Almost a third of deaths that occur in mental health wards could be potentially avoidable. That’s the finding of new research from UNSW Sydney, which suggests more needs to be done to improve physical healthcare access to prevent deaths in people with severe mental illness.
The study, published recently in the Journal of Psychiatric Research, found 471 deaths in inpatient psychiatric wards over a 10-year period in New South Wales (NSW) – 141 of which were deemed preventable.
Potentially avoidable deaths are those that could have been prevented through timely and effective medical intervention and should not occur in a well-functioning healthcare system. While premature mortality in people with mental illness is well-documented, deaths during inpatient psychiatric care have traditionally received little attention.
“The high proportion of potentially avoidable deaths is concerning, and there is a clear need to develop better preventative strategies and improve the overall quality of care for people with severe mental illness,” says Dr Pramudie Gunaratne, MD, lead author of the study and research fellow at the Department of Developmental Disability Neuropsychiatry, UNSW Medicine & Health.
While every death in a mental health ward in Australia is individually examined, for example, via a coroner’s investigation, the study is the first to systematically investigate all-cause mortality in mental health wards in the country.
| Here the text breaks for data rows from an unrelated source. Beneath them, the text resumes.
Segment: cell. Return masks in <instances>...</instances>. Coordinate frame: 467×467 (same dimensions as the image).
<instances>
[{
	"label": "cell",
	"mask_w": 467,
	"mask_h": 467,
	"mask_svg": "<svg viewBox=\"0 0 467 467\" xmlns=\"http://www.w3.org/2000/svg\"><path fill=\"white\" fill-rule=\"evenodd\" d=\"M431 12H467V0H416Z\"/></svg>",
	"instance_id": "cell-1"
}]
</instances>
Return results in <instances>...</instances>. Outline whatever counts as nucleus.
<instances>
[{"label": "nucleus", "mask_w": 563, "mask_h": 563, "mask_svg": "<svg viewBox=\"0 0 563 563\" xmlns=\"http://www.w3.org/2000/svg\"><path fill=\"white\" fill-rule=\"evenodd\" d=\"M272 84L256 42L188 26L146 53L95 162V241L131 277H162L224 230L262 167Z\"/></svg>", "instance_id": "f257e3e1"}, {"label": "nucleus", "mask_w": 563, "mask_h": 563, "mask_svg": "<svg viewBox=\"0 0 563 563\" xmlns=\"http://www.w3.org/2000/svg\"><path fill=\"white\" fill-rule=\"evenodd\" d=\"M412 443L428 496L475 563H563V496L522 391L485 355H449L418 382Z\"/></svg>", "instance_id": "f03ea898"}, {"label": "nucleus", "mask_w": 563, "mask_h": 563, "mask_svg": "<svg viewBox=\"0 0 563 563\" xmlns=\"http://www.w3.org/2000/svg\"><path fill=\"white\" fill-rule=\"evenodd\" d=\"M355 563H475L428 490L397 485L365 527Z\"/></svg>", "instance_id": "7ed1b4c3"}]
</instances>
“We were originally looking to compare all-cause mortality rates in New South Wales with other states,” Dr Gunaratne says. “It was surprising to find nothing we could benchmark with as there wasn’t a systematic monitoring process for inpatient deaths during psychiatric care in Australia.”
Physical health a significant cause of death
For the study, researchers analysed a large, linked dataset of mental health admissions in NSW (public and private health care) from 2002 to 2012 to investigate mortality rates and causes of death during inpatient psychiatric care.
Approximately one inpatient death occurred for every 1000 episodes of inpatient psychiatric care. While the death rate declined over time, there was also an increase in the number of admissions over the 10-year study period.
The leading cause of death was physical health problems, such as issues with the circulatory system, which accounted for 75 per cent of all-cause mortality. Deaths from suicide and accidental death accounted for the remaining 25 per cent.
“There is a clear need to develop better preventative strategies and improve the overall safety and quality of care for people with severe mental illness.”
“Understandably, there is a focus on reducing deaths from suicide in mental health wards; these are an absolute tragedy when they occur,” says Dr Gunaratne. “But we also know people with mental illness have higher rates of physical health comorbidities – they may be taking medications with metabolic side effects, and can experience stigma and other barriers that limits access to physical healthcare – all of which may contribute to the significant number of deaths from physical health problems in mental health wards.”
Integrated healthcare is needed
Dr Gunaratne says better integrated physical and mental healthcare may help reduce potentially avoidable inpatient deaths. This encompasses better primary and preventative care in the community to improved access to physical healthcare in psychiatric wards.
“Unfortunately, managing people with illnesses that span the brain-body divide is incredibly challenging from within systems that traditionally separate mental and physical healthcare,” Dr Gunaratne says.
“One of our key recommendations is that patients in inpatient psychiatric care settings have thorough physical health reviews and monitoring while in a ward.
“But it really needs to start with improving access to physical health care in the community to ensure optimal physical health before patients enter an inpatient unit.”
The findings also highlight the need for a coordinated approach to monitoring deaths in mental health wards, including using shared databases and standardised reporting systems.
“Our dataset stopped in 2012, so we simply don’t know how the death rates and causes may have changed over the last decade,” says Dr Gunaratne. “So, there’s a need for more comprehensive monitoring of inpatient psychiatric deaths across a national and state-wide level.
“Until we have that data, designing the effective interventions we need will be challenging.”